* **YOUR GOAL**: In the entries below, print exactly the lines from the first through the one with "LOUIS VUITTON Batignor", both included, and none of the pictures.

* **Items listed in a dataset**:

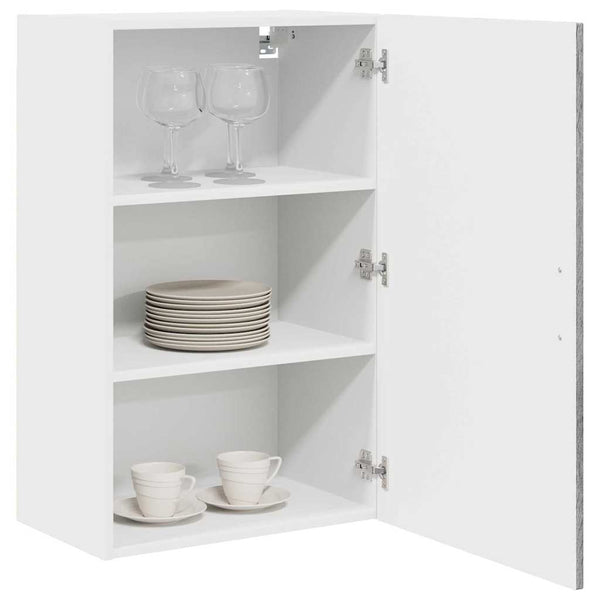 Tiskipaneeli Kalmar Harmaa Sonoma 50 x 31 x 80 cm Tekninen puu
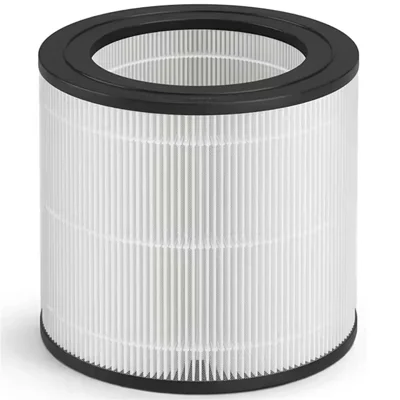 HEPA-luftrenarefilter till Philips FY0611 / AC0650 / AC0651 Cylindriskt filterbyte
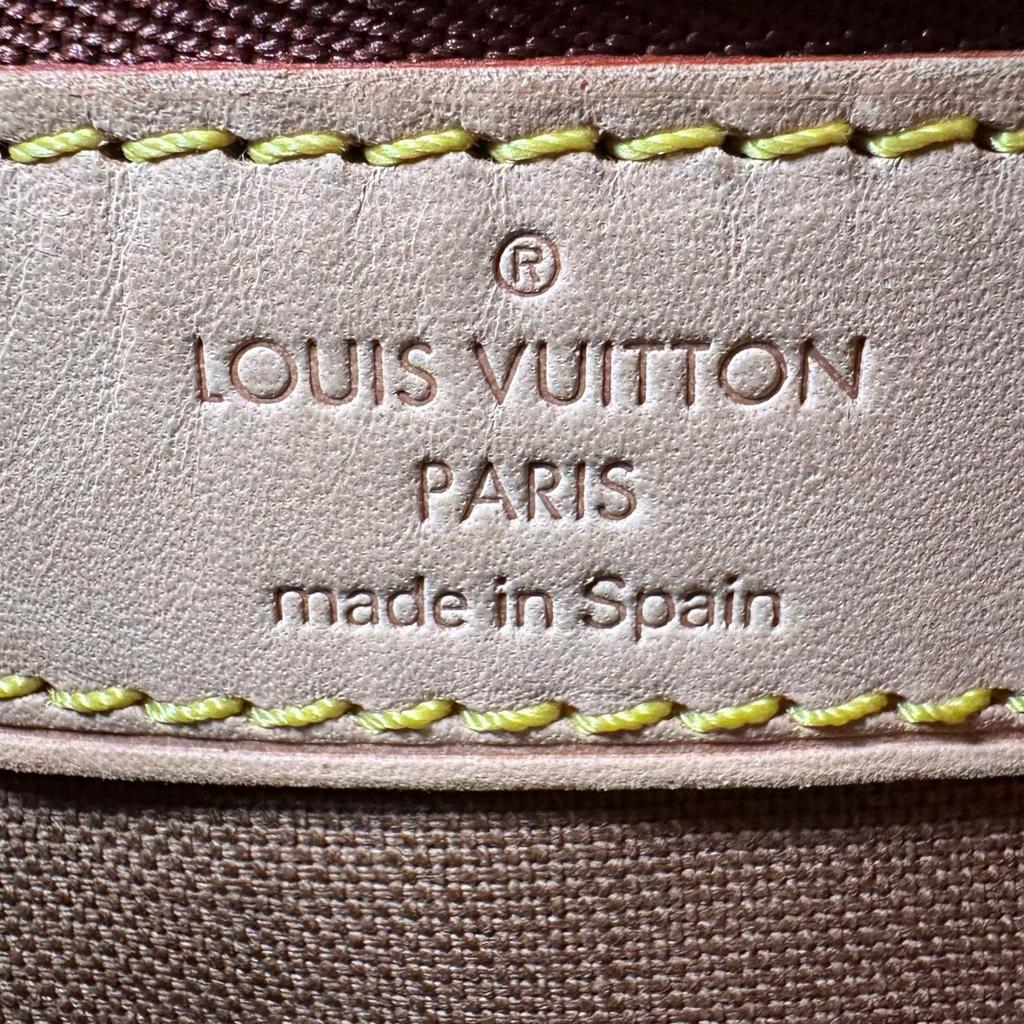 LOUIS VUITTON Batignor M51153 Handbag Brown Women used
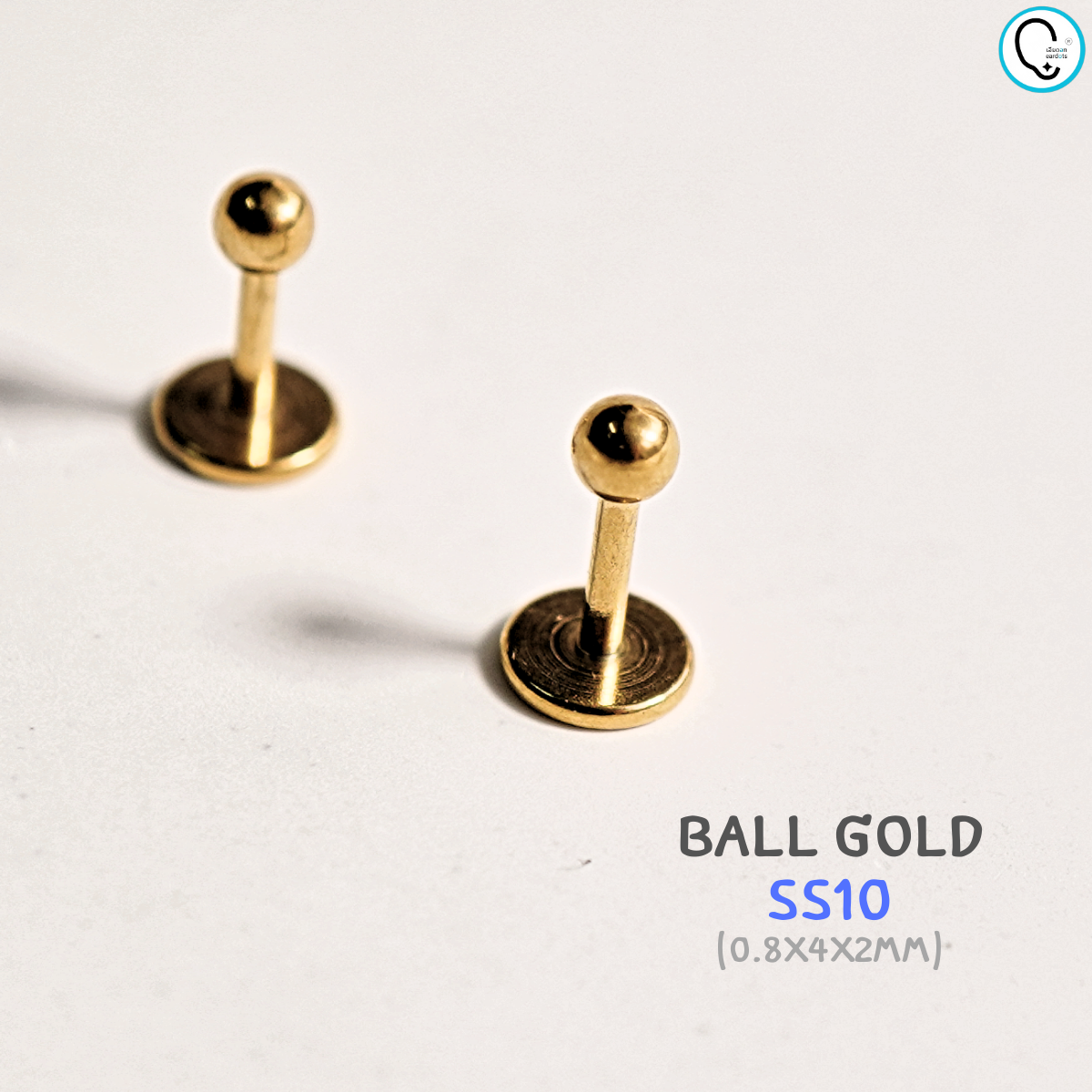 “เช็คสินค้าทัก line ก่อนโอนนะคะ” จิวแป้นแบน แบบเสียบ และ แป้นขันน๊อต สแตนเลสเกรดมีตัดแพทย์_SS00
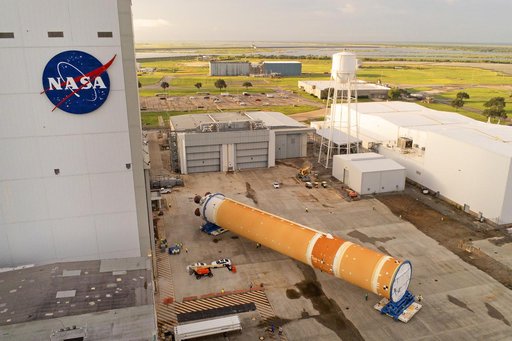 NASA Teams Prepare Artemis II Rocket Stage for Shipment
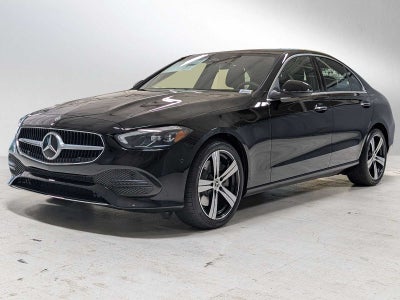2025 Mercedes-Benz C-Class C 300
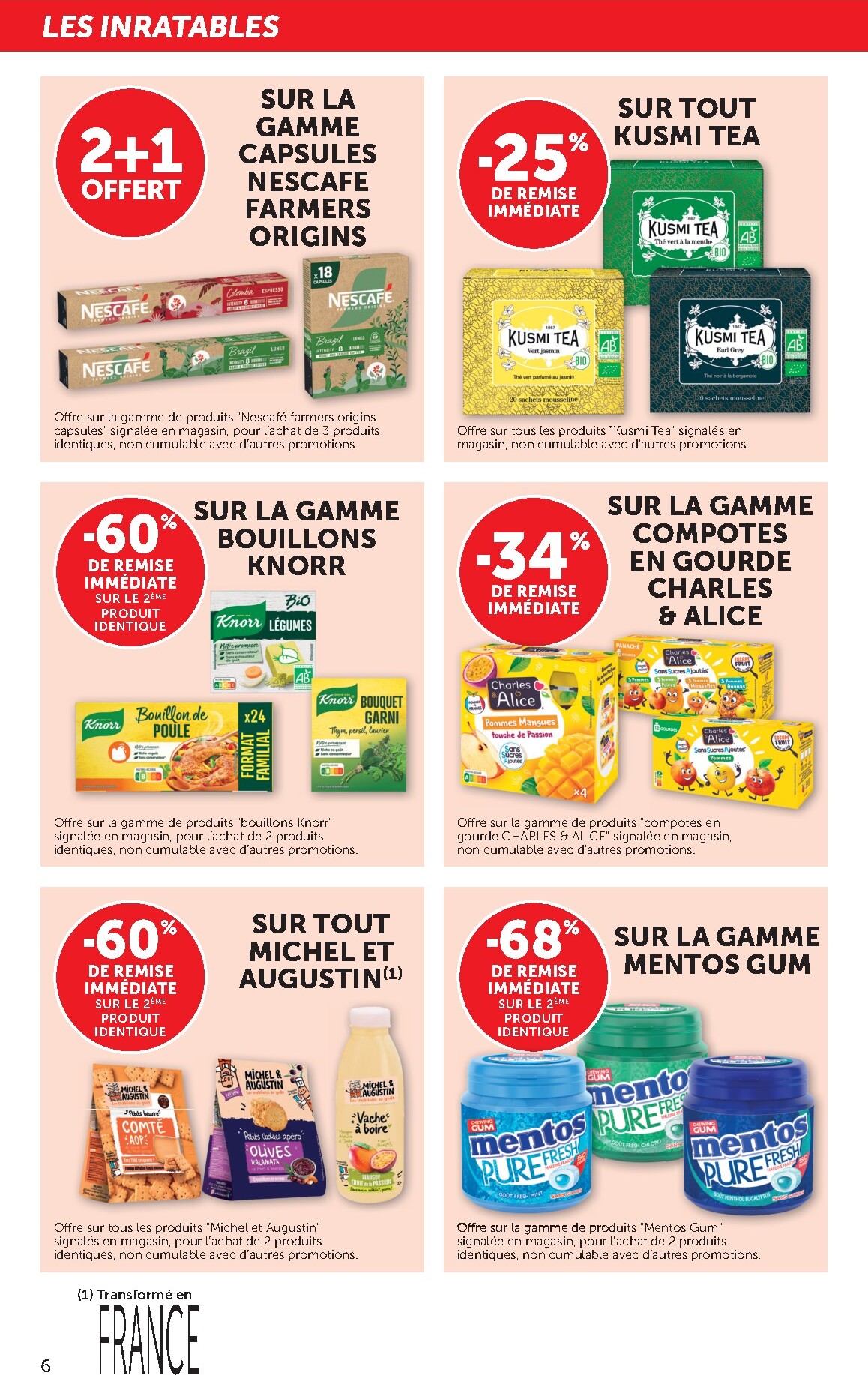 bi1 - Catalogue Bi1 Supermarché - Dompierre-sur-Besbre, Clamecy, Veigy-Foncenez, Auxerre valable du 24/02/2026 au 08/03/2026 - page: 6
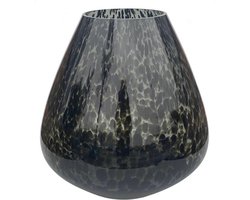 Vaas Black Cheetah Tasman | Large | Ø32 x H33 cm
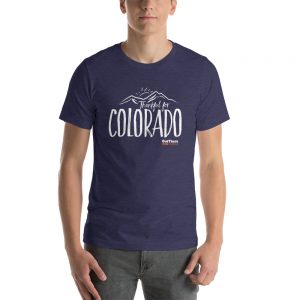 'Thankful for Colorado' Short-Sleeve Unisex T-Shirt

* **EXERCISE ANSWER**:
 Tiskipaneeli Kalmar Harmaa Sonoma 50 x 31 x 80 cm Tekninen puu
 HEPA-luftrenarefilter till Philips FY0611 / AC0650 / AC0651 Cylindriskt filterbyte
 LOUIS VUITTON Batignor M51153 Handbag Brown Women used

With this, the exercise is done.